Yesterday the Judge issued a new order directing the government to include in its briefing “its view as to whether I have authority to enter a certificate of rehabilitation in lieu of expungement, and if so, the appropriateness of entering such a certificate in this case.”
It is not clear exactly what Judge Gleeson might have in mind by a “certificate of rehabilitation,” since there is no specific authority in federal law for a court to grant relief so styled, whatever its legal effect, just as there is no specific authority for a federal court to expunge a conviction.
Responding to the first Jane Doe’s petition for relief, Judge Gleeson relied upon the court’s inherent authority to expunge her thirteen-year-old conviction “because of the undue hardship it has created for her in getting – and especially keeping – jobs.” He remarked that “I sentenced her to five years of probation supervision, not to a lifetime of unemployment.”
It is possible that Judge Gleeson has in mind the authority New York State courts have, in cases where a first felony offender is sentenced to probation, to issue a “Certificate of Relief from Disabilities” (CRD), which lifts legal barriers in New York law and has a limited effect under the nondiscrimination provisions of Article 23A of New York’s Corrections Law. But since the second Jane Doe was sentenced to a 15-month prison term, she would not have been eligible for this relief even if sentenced by a New York court, but would have had to apply to the Parole Board for a Certificate of Good Conduct (which has much the same legal effect as a CRD).
As it is, both Jane Does are eligible, like other federal offenders residing or doing business in New York, for a state law certificate from New York’s parole board. However, we are unaware that a CRD or any other type of state relief has ever been granted by a federal court in New York. Indeed, we are unaware of any case in any State where a federal court has ordered relief from collateral consequences under a provision of state law. (If anyone knows of such a case, we welcome enlightenment.)
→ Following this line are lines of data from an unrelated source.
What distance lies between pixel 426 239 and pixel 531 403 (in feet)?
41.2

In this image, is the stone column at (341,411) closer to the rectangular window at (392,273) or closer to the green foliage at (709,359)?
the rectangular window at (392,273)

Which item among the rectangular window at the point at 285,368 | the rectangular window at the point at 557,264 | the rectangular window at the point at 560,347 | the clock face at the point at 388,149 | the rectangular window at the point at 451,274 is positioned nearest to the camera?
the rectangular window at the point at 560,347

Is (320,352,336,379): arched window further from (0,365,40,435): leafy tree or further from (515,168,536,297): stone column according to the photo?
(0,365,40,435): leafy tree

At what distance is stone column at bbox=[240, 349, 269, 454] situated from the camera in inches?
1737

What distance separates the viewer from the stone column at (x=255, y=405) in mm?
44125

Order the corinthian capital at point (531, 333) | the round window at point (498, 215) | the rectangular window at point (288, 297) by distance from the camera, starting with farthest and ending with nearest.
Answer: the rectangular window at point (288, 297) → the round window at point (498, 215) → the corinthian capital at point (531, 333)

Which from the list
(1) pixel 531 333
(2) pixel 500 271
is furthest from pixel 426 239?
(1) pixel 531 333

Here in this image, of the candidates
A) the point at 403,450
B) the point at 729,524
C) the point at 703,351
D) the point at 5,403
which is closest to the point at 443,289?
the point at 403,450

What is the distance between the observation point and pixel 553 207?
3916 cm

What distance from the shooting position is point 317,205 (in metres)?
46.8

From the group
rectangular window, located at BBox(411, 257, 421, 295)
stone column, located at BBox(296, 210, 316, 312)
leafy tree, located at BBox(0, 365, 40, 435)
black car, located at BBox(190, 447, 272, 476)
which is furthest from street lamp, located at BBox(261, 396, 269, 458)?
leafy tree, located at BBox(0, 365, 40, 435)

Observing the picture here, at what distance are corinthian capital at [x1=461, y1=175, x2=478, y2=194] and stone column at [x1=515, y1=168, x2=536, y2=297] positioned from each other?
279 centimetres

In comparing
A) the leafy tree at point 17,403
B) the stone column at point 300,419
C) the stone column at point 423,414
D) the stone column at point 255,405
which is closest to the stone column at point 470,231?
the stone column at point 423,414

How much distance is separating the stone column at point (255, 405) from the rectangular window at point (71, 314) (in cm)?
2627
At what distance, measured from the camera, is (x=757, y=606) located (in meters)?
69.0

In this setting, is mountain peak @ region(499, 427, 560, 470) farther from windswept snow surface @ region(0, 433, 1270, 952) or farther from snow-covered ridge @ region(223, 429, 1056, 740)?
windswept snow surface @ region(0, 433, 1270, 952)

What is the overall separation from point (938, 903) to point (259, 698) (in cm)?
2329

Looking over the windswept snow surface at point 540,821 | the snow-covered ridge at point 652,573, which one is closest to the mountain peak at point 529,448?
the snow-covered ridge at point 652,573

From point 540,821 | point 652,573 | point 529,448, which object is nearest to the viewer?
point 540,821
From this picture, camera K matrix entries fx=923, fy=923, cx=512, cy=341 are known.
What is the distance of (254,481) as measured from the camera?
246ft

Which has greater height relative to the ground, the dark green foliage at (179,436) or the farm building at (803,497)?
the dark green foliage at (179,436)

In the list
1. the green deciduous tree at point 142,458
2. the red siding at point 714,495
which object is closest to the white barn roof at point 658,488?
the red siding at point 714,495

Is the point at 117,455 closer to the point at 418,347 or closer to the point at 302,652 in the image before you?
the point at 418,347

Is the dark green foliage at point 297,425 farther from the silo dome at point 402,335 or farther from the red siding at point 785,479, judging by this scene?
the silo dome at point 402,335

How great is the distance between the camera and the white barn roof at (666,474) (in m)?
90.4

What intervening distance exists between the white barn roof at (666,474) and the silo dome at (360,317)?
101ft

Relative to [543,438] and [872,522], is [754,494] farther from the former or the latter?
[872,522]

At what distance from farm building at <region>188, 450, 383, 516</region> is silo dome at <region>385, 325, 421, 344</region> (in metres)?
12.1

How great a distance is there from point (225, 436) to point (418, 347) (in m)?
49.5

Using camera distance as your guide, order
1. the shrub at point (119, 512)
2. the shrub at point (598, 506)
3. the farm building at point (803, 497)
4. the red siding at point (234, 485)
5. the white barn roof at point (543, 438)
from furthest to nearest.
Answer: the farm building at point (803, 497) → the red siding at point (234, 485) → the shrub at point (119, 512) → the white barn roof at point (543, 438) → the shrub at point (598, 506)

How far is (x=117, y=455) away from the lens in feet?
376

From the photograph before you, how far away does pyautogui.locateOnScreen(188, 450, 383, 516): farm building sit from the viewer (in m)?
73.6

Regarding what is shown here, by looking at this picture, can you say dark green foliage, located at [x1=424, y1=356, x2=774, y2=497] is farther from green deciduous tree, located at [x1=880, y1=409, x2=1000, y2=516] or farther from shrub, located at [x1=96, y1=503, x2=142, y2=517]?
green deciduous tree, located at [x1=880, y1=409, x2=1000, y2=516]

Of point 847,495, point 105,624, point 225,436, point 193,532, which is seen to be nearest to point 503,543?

It is true that federal sentencing judges are routinely asked by the U.S. Pardon Attorney for their recommendations in pardon cases that appear meritorious. However, it is not clear whether either of Judge Gleeson’s Jane Does has applied for a presidential pardon. If they were to do so, the likelihood of their pardon applications being considered any time soon, at least in the ordinary course, is quite small.
We look forward to seeing the government’s brief when it is filed.